### Job a
According to the budget article, how much in federal CCUS subsidies did the Jason Kenney government in Alberta demand before the budget, and over what period?

### Text to read
•••

Radwanski also lists a five-year, $1-billion fund to “help draw in private sector investment” for big cleantech projects, as well as a corporate tax cut for zero-emission technology producers.
“It adds up to a clear decision about where Ottawa believes it can get the best bang for its buck, given the pool of money available for climate initiatives was smaller than many green stimulus advocates had hoped,” he writes. “That’s a consequence of most of the budget’s $100 billon in recovery spending going to a national child care program and other social and economic investments that aren’t primarily environmental.”
In the lead-up to the budget, the Jason Kenney government in Alberta had demanded $30 billion in federal CCUS subsidies over 10 years. In the end, “Alberta got its wish for the inclusion of support for large-scale, industrial carbon capture in the federal budget, but Ottawa’s requirements on the file could create a major hurdle for such projects on the prairies,” the Globe writes.
While details of the tax credit await the federal consultation, “Alberta and Saskatchewan seemed to be caught off-guard that the budget document specifically states the investment tax credit is not intended for enhanced oil recovery (EOR) projects,” the paper adds. Saskatchewan Premier Scott Moe said the exclusion “really begs the understanding of how we actually use” carbon capture and sequestration. Alberta Energy Minister and former pipeline executive Sonya Savage called the decision “disappointing”.
Ottawa’s apparent aversion to including Enhanced Oil Recovery in the tax credit “could be a stumbling block to new projects in Alberta, where the prospect of EOR make carbon capture schemes more financially attractive to the private sector,” the Globe adds. “The province’s industrial emissions—including oil and gas production, and power generation—account for more than one-quarter of Canada’s total emissions,” and the same document that called for the $30-billion subsidy also said CCUS could cut Alberta’s industrial emissions by 30 megatonnes over the next decade.
The CCUS announcement provoked nervous pushback from several climate analysts.

•••

### Job b
Copy out each line of the records that contains the word "grass". Case counts.

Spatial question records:
•••

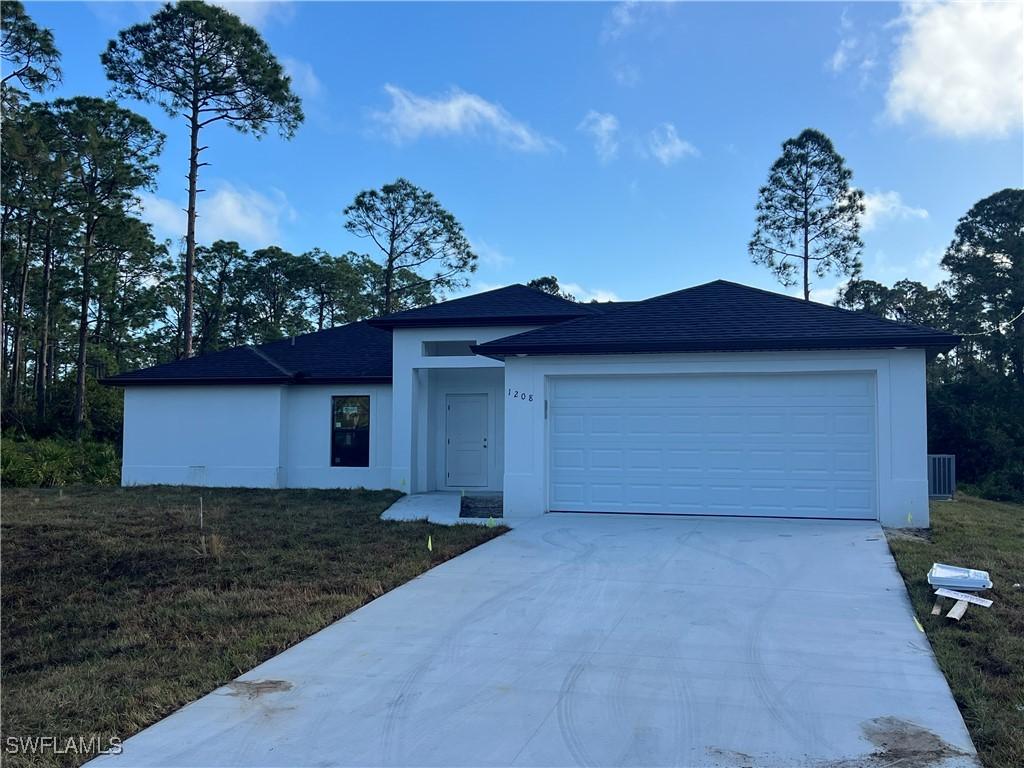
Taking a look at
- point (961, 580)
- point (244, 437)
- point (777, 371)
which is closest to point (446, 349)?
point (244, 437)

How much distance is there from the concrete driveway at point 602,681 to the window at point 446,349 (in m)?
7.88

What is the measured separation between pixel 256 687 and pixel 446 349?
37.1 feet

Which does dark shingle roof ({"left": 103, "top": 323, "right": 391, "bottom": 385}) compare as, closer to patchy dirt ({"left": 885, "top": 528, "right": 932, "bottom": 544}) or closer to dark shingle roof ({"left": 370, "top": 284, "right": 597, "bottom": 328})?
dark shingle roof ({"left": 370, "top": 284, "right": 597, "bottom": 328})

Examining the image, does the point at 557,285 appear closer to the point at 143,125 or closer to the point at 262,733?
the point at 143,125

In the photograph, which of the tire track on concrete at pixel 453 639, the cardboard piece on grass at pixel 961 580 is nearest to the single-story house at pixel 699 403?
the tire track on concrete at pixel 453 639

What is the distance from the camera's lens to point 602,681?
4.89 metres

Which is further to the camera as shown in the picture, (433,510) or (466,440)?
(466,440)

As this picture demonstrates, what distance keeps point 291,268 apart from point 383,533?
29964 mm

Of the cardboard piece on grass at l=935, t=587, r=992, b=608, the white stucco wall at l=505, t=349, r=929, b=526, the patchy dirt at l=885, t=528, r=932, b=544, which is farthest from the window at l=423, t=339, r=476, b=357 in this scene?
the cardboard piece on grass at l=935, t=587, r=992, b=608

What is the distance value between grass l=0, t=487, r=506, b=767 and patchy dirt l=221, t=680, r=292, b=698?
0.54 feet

•••

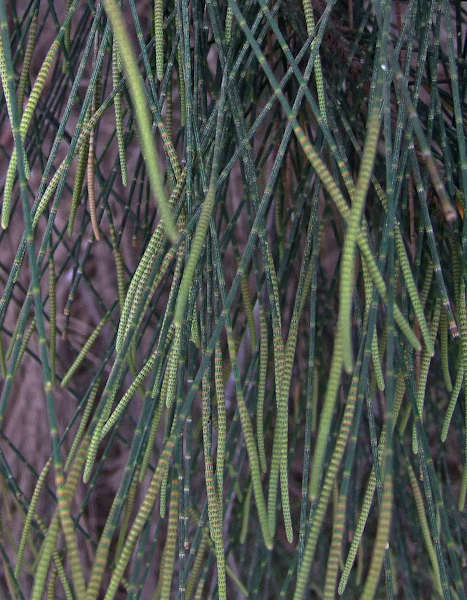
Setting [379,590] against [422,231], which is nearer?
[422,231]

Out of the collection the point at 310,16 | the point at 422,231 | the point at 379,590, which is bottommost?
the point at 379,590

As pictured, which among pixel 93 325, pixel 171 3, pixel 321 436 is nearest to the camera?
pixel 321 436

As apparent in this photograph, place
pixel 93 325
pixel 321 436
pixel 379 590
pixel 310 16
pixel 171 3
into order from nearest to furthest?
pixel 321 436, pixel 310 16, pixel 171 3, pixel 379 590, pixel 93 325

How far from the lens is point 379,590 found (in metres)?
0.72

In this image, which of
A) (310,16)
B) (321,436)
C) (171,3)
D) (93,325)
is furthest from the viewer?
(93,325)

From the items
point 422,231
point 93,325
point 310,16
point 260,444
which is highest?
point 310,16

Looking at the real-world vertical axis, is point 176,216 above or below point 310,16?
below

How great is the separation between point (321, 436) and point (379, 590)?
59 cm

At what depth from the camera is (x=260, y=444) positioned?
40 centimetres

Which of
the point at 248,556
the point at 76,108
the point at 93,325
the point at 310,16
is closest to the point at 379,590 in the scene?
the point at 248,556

•••

### Task solution a
$30 billion over 10 years.

### Task solution b
In the photograph, which of the tire track on concrete at pixel 453 639, the cardboard piece on grass at pixel 961 580 is nearest to the single-story house at pixel 699 403?
Of the cardboard piece on grass at l=935, t=587, r=992, b=608, the white stucco wall at l=505, t=349, r=929, b=526, the patchy dirt at l=885, t=528, r=932, b=544, which is farthest from the window at l=423, t=339, r=476, b=357 in this scene?
the cardboard piece on grass at l=935, t=587, r=992, b=608
What is the distance value between grass l=0, t=487, r=506, b=767 and patchy dirt l=221, t=680, r=292, b=698?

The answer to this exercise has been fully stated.